**PROBLEM:** Could you recast the material as a Markdown table with a Row column for the row number and a Line column for the text, leaving out any blank lines?

____________

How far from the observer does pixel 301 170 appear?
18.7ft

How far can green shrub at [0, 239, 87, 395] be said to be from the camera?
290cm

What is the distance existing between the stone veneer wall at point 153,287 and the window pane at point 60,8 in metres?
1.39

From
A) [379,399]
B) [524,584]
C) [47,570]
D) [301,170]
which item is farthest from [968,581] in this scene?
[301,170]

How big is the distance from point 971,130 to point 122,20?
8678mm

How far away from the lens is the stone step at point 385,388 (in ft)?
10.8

____________

**THE SOLUTION:**
| Row | Line |
|---|---|
| 1 | How far from the observer does pixel 301 170 appear? |
| 2 | 18.7ft |
| 3 | How far can green shrub at [0, 239, 87, 395] be said to be from the camera? |
| 4 | 290cm |
| 5 | What is the distance existing between the stone veneer wall at point 153,287 and the window pane at point 60,8 in metres? |
| 6 | 1.39 |
| 7 | From |
| 8 | A) [379,399] |
| 9 | B) [524,584] |
| 10 | C) [47,570] |
| 11 | D) [301,170] |
| 12 | which item is farthest from [968,581] in this scene? |
| 13 | [301,170] |
| 14 | How big is the distance from point 971,130 to point 122,20? |
| 15 | 8678mm |
| 16 | How far away from the lens is the stone step at point 385,388 (in ft)? |
| 17 | 10.8 |